**Texto de lectura:**
Palabras llegan, palabras van.
Es un frenesí, una carrera, una locura.
No hemos digerido un texto y ya leemos otro. No
hemos asimilado un discurso y nos piden que escuchemos a
un nuevo orador.
Las palabras avanzan, en oleadas, ante las puertas
del alma. Algunas entran, alborotadas, confusas, impetuosas. Otras se asoman,
tímidas, prudentes, casi con respeto. Otras quedan fuera, esperando su
turno. Otras salen: la memoria no permite contener tanta palabra.
La
lluvia de palabras no disminuye. Cuenta con canales ágiles: radio
y televisión, teléfono móvil (con sus mil mensajes breves) e
Internet, saludos y despedidas, libros y revistas.
Es un tumulto interminable.
Al llegar la noche, mientras leemos los correos más recientes
o miramos las reacciones en Facebook o Twitter, las palabras
luchan entre sí: desean ocupar los últimos pensamientos de quien
va a intentar dormir durante unas horas.

**Actividades:**
• 1. Responde a partir del texto sobre las palabras:
(a) ¿Ante qué avanzan las palabras en oleadas?
(b) ¿Qué no permite contener tanta palabra?
(c) Al llegar la noche, ¿qué desean ocupar las palabras?
• 2. Enumera todos los adjetivos que el texto sobre las palabras usa para describir a las palabras que entran y a las que se asoman.
• 3. Prosigue el texto sobre las palabras desde su última oración.
Los registros no hacen falta para resolver estas actividades.

**Listado:**
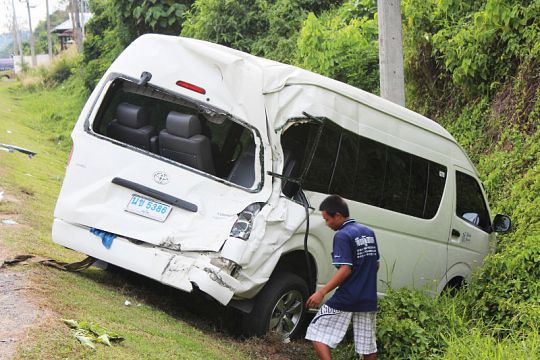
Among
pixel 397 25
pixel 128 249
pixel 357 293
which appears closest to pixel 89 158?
pixel 128 249

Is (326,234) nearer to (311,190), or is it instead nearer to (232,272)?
(311,190)

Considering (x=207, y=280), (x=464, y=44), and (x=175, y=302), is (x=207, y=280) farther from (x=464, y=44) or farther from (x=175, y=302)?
(x=464, y=44)

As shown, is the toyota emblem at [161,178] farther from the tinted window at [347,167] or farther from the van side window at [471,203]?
the van side window at [471,203]

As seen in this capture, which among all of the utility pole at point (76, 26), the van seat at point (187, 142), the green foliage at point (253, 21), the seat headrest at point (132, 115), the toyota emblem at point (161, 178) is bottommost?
the toyota emblem at point (161, 178)

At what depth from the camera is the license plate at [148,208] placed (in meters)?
6.03

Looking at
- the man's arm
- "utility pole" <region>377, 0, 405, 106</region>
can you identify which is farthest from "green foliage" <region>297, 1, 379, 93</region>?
the man's arm

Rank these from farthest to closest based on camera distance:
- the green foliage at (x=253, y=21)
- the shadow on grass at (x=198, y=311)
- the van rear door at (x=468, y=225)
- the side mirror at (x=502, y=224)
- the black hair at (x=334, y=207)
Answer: the green foliage at (x=253, y=21) → the side mirror at (x=502, y=224) → the van rear door at (x=468, y=225) → the shadow on grass at (x=198, y=311) → the black hair at (x=334, y=207)

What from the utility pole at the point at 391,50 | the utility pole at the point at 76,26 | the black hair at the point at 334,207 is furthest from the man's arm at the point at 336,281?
the utility pole at the point at 76,26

**Respuestas por actividad:**
• 1.
(a) Ante las puertas del alma.
(b) La memoria.
(c) Los últimos pensamientos de quien va a intentar dormir durante unas horas.

• 2. alborotadas, confusas, impetuosas, tímidas, prudentes

• 3.
Mañana será igual: palabras,
palabras, y más palabras.
El alma desearía un momento de pausa,
unos minutos de silencio para la reflexión. Pero las palabras
están afuera, en su continuo asedio, y adentro, como un
inquieto caballo de Troya en nuestros corazones.
Palabras sobre palabras. Llega
el momento de terminar estas líneas llenas de palabras. Quizá
así dejaremos un poco de tiempo disponible. No para leer
más palabras en algún blog o en el periódico, sino
para juzgar lo mucho recibido, para tirar lastres inútiles, y
para aprender a conservar aquello que nos permita amar un
poco más a Dios y a los hermanos...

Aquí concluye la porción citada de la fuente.